34

I want to get list of all words from aspell dictionary. I downloaded aspell and aspell polish dictionary, then unziped it using:

preunzip pl.cwl

I got pl.wl:

...
hippie
hippies
hippiesowski/bXxYc
hippika/MNn
hippis/NOqsT
hippisiara/MnN
hippiska/mMN
hippisowski/bXxYc
...

but they appear with sufix like /bXxYc or /MNn. These suffixes are defined in pl_affix.dat, which looks like

...
SFX n Y 5
SFX n   a         0         [^ij]a
SFX n   ja        yj        [^aeijoóuy]ja
SFX n   a         0         [aeijoóuy]ja
SFX n   ia        ij        [^drt]ia
SFX n   ia        yj        [drt]ia
...

It is connected to the declination and conjugation. How can I add to the first list all forms (with all corresponding suffixes as defined in .dat file ) ?

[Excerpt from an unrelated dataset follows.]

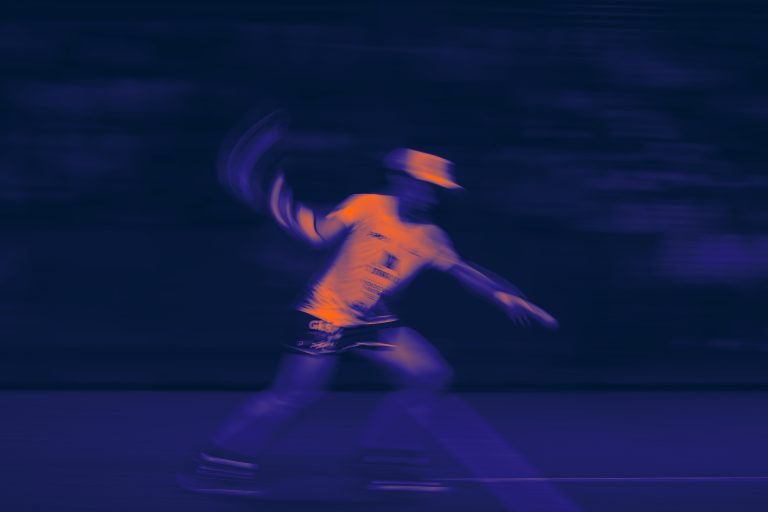 Sport Industry Padel Cup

BTW: I need this list to spell-checker jazzy.

Riot
  • 103
rafalmag
  • 487

2 Answers2

40

Give this a try:

aspell -d pl dump master | aspell -l pl expand > my.dict

Edited to match corrections in comment.

8

For some languages, e.g. Italian, expanding is not enough and you will have to do some more processing to get a list of plain words.

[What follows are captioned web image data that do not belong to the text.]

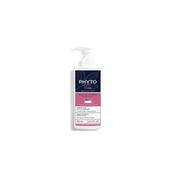 Phyto Kids Intense Curls Magic Shampoo &amp; Body Wash 400ML image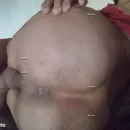 Imagem ou Vídeo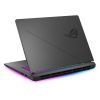 Ноутбук ASUS ROG Strix G16 G615JHR-RV093 (90NR0LL1-M003N0) зображення 8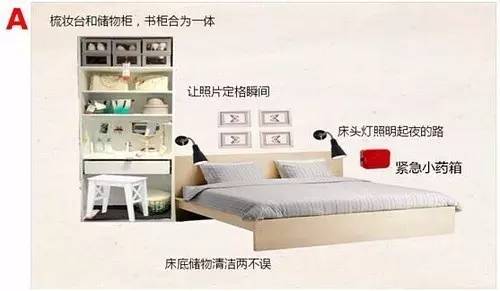 90后夫妻小卧室改造,95后小伙花12万改造200平破旧小屋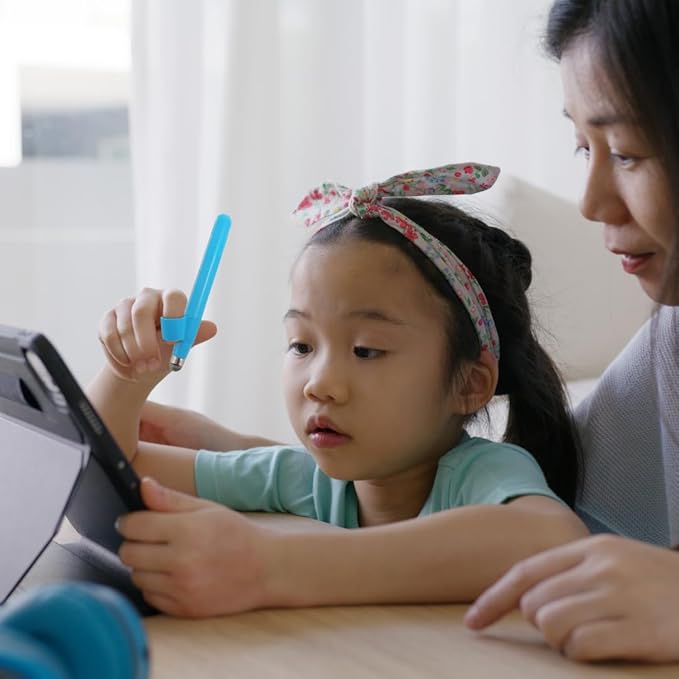 Handwriting Improvement Tool for Children, Compatible - Image 7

This is the command I use to get a list of words in Italian (note that it will take some time to perform):

aspell -d it dump master | aspell -l it expand | sed "s/\w*'//g;s/ \+/\n/g" |
awk '{ print tolower($0) }' | uniq > wordlist.txt

Breaking the pipeline

Aspell expansion:

  • aspell -d it dump master | aspell -l it expand > list1
a
ab
abaco Quell'Abaco quell'Abaco quell'abaco Quest'Abaco quest'Abaco quest'abaco D'Abaco d'Abaco d'abaco Coll'Abaco coll'Abaco coll'abaco Sull'Abaco sull'Abaco sull'abaco Nell'Abaco nell'Abaco nell'abaco Dall'Abaco dall'Abaco dall'abaco Dell'Abaco dell'Abaco dell'abaco All'Abaco all'Abaco all'abaco L'Abaco l'Abaco l'abaco Bell'Abaco bell'Abaco bell'abaco Brav'Abaco brav'Abaco brav'abaco abachi
Abacuc
...

Remove any chars up to an apostrophe (included):

  • sed "s/\w*'//g" list1 > list2
a
ab
abaco Abaco Abaco abaco Abaco Abaco abaco Abaco Abaco abaco Abaco Abaco abaco Abaco Abaco abaco Abaco Abaco abaco Abaco Abaco abaco Abaco Abaco abaco Abaco Abaco abaco Abaco Abaco abaco Abaco Abaco abaco Abaco Abaco abaco abachi
Abacuc
...

Break lines on space(s):

  • sed "s/ \+/\n/g" list2 > list3
a
ab
abaco
Abaco
...

Lowercase the whole content in order to use uniq without sorting:

  • awk '{ print tolower($0) }' list3 > list4
a
ab
abaco
abaco
...

Remove duplicates:

  • uniq list4 > list5
a
ab
abaco
abachi
...
etuardu
  • 867